A presença de tantos acadêmicos brasileiros em Portugal muda o patamar de cooperação dos dois países, avalia o Itamaraty. Juntamente com o Ano do Brasil em Portugal, o Programa Ciência sem Fronteiras tem sido citado pela diplomacia brasileira como um dos principais alavancadores da aproximação entre os dois países. “Não é só a celebração [cultural] que nos aproxima, mas também a modernidade dos dois países”, comentou o chanceler brasileiro Antonio Patriota ao receber em setembro, em Brasília, o ministro dos Negócios Estrangeiros de Portugal, Paulo Portas.

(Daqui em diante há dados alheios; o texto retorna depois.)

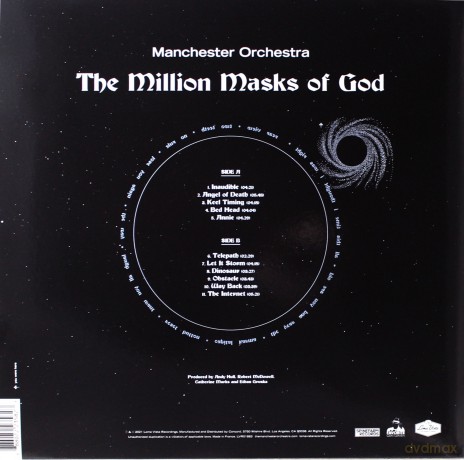 Manchester Orchestera: The Million Masks Of God (Deluxe) (Limited) [Winyl]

Para o embaixador do Brasil em Portugal, Mario Vilalva, os dois países vivem “um momento mágico das relações bilaterais” e “há uma enorme convergência de interesses”, como na área de cooperação científica.

Segundo o edital da Capes e do CNPq, o Programa Ciência sem Fronteiras visa a “propiciar a formação de recursos humanos altamente qualificados nas melhores universidades e instituições de pesquisa estrangeiras”. O objetivo é promover a internacionalização da ciência e tecnologia nacional, estimulando estudos e pesquisas de brasileiros no exterior, com a expansão do intercâmbio de graduandos e graduados.